Jehoiada Brewer (1752?–1817) was a Welsh dissenting minister. Refused ordination to the Church of England, he was known as a preacher, and hymn writer.[1]

Brewer was born at Newport in Monmouthshire about 1752. He originally planned to be a businessman.[2]

Influenced by a minister of the Countess of Huntingdon's Connexion, he took to preaching in the villages around Bath, and afterwards preached with popularity throughout Monmouthshire. Intending to enter the national church, he applied for ordination, but was refused by the bishop. Brewer persisted in preaching, whether ordained or not, and for some years he settled at Rodborough in Gloucestershire. He later attracted a large congregation at Sheffield, where he spent thirteen years, and ultimately settled at Birmingham.

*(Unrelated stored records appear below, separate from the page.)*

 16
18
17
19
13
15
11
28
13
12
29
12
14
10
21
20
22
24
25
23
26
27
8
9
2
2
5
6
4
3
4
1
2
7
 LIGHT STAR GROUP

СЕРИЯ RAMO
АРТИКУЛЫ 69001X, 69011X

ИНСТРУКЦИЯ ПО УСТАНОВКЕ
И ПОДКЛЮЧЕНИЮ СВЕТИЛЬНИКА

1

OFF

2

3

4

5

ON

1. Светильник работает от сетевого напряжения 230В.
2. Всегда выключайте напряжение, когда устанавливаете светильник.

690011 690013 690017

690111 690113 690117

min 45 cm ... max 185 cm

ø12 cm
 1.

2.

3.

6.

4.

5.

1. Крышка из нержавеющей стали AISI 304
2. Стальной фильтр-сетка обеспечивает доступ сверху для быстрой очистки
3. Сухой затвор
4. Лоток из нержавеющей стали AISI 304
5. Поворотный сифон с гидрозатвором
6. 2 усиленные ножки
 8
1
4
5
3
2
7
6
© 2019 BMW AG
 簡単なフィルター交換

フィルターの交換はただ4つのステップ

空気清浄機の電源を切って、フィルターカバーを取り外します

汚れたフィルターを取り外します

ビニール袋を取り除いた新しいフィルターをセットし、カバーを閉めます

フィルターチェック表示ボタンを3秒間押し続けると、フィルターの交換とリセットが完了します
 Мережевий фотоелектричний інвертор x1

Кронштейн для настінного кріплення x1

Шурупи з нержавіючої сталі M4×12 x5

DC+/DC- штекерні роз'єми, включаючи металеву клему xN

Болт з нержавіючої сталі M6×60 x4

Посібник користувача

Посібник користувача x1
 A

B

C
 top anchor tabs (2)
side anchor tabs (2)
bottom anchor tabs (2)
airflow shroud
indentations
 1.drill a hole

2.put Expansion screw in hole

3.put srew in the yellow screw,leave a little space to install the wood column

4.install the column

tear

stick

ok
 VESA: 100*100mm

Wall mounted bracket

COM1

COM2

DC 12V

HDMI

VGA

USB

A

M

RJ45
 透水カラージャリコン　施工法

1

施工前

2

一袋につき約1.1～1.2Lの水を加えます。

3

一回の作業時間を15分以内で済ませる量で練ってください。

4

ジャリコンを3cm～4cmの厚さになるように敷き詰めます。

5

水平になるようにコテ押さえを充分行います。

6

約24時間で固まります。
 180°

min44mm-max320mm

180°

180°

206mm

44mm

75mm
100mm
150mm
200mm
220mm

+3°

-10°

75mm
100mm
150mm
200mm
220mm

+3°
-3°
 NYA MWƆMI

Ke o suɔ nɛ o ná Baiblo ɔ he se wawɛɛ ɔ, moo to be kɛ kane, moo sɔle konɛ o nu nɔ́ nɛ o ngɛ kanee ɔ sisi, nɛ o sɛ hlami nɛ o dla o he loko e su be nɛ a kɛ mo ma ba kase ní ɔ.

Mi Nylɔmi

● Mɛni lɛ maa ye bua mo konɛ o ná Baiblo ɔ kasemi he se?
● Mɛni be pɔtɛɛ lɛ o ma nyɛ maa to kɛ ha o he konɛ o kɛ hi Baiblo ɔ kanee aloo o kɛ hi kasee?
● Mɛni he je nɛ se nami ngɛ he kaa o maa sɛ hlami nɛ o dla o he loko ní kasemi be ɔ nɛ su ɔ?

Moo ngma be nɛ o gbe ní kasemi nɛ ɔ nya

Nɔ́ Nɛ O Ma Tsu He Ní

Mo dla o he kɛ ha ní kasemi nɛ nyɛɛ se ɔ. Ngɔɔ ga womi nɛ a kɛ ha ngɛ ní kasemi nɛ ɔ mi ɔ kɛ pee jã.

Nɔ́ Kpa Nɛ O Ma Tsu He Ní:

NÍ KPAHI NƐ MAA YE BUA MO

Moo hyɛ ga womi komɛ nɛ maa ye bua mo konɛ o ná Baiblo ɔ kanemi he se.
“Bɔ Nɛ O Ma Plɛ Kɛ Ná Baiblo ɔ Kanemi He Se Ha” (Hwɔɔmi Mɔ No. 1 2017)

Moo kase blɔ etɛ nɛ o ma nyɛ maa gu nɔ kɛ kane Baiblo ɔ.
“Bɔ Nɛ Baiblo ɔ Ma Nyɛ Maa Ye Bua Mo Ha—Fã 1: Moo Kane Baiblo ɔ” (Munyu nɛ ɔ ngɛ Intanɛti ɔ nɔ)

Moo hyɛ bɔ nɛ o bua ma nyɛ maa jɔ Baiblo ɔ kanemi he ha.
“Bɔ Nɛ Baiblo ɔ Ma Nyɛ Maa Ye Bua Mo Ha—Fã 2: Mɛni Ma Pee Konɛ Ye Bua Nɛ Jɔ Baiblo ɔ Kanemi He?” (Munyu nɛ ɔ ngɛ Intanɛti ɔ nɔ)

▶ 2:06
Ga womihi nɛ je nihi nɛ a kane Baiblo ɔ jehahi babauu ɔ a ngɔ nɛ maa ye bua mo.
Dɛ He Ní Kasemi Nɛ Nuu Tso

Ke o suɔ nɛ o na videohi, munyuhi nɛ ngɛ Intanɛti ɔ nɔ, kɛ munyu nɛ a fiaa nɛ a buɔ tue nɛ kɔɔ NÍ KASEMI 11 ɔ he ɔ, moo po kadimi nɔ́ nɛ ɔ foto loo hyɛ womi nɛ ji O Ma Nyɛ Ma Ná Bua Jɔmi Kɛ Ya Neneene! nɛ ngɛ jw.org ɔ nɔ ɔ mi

He preached at the Carrs Lane Church until 1802.[3] He then moved to Livery Street, where his ministry was numerously attended until his death.[4] The Carrs Lane work was taken on by John Angell James.[5]

Brewer died 24 August 1817. A spacious chapel was being built for him at the time he died, and he was buried in the grounds adjoining it.[4] Brewer had laid the foundation stone in 1816.[3][6]

A portrait of Brewer was inserted in the Christian's Magazine, 1791. A different portrait of him appeared in the Evangelical Magazine in 1799.[4]